# Context7 Public-Docs Reference Arm

This note summarizes the Context7 comparison used by the Java R&D demo. It is a
public-docs reference arm, not a broad Context7 product-quality ranking.

## What Was Compared

The benchmark used the same task catalog and deterministic patch scorer across
three arms:

| Arm | Context available to the coding agent | Guardrail-ablated accepted patches | Full-rubric accepted patches |
| --- | --- | ---: | ---: |
| K2 MCP | Generated guide rules, versioned docs, selected source files, and neighboring tests through K2 collections, agents, and MCP retrieval. | 98 / 100 | 96 / 100 |
| Repo-only baseline | Local checkout, local search, and model context. No external MCP retrieval. | 96 / 100 | 31 / 100 |
| Context7 public-docs MCP | Public library documentation through Context7. No private guide corpus, source corpus, or neighboring test corpus. | 52 / 100 | 24 / 100 |

## How To Interpret It

The Context7 arm answers a narrow question: whether public documentation alone
solves this project-specific Java feature-development task set.

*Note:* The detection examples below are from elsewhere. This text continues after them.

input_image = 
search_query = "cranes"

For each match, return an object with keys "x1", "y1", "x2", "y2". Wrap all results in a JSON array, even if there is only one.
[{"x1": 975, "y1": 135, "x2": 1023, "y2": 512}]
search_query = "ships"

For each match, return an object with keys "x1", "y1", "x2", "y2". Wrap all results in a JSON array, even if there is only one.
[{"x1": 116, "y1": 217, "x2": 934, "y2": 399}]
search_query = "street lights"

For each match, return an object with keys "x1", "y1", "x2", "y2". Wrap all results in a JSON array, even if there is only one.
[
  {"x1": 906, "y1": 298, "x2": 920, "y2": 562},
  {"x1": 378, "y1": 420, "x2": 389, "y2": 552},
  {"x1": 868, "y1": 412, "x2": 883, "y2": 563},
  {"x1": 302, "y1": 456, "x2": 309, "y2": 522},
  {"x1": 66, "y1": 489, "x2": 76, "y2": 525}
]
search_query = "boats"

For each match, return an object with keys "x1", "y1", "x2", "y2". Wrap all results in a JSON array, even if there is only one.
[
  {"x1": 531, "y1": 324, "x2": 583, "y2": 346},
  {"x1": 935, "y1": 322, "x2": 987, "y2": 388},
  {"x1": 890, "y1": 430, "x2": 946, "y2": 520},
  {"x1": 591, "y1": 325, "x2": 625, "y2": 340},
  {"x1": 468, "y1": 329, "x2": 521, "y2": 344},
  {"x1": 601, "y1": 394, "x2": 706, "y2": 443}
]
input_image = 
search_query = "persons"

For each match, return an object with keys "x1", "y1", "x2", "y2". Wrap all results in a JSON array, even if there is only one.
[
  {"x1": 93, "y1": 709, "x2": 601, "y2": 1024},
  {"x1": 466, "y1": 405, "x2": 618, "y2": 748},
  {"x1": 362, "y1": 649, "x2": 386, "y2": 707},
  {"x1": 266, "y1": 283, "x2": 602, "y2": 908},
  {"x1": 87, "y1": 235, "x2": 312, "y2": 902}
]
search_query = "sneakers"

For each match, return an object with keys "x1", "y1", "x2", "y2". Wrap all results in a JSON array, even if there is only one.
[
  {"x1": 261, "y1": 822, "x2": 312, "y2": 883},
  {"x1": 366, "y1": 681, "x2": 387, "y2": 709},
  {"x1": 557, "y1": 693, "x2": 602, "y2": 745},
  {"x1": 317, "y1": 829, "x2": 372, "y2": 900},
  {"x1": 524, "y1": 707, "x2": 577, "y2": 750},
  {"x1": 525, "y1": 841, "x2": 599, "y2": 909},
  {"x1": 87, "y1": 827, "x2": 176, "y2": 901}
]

It should not
be read as a general negative claim about Context7, and it does not evaluate
Context7 private deployments.

The Context7 arm used more agent tokens than the repo-only baseline because the
public-docs MCP tool could return additional documentation context that the
local-only arm did not have. That is a context-scope result, not evidence that
Context7 degrades agents; wider public documentation alone did not supply the
private guide, source, and neighboring-test evidence required by this task set.

The result is consistent with the demo thesis: for proprietary Java
development workflows, public docs are useful but incomplete. The coding agent
needs the team's guide rules, local source patterns, neighboring tests, and
version-specific docs in one governed context path.

## Pilot Recommendation

For a customer pilot, compare K2 against the customer's real current workflow,
including any existing search, RAG, IDE assistant, Context7 setup, or internal
documentation tool. Freeze tasks and scoring rules before running the pilot, and
report accepted patches, reviewer rework, focused tests, wall-clock time, token
use, K2 retrieval cost, and source citations.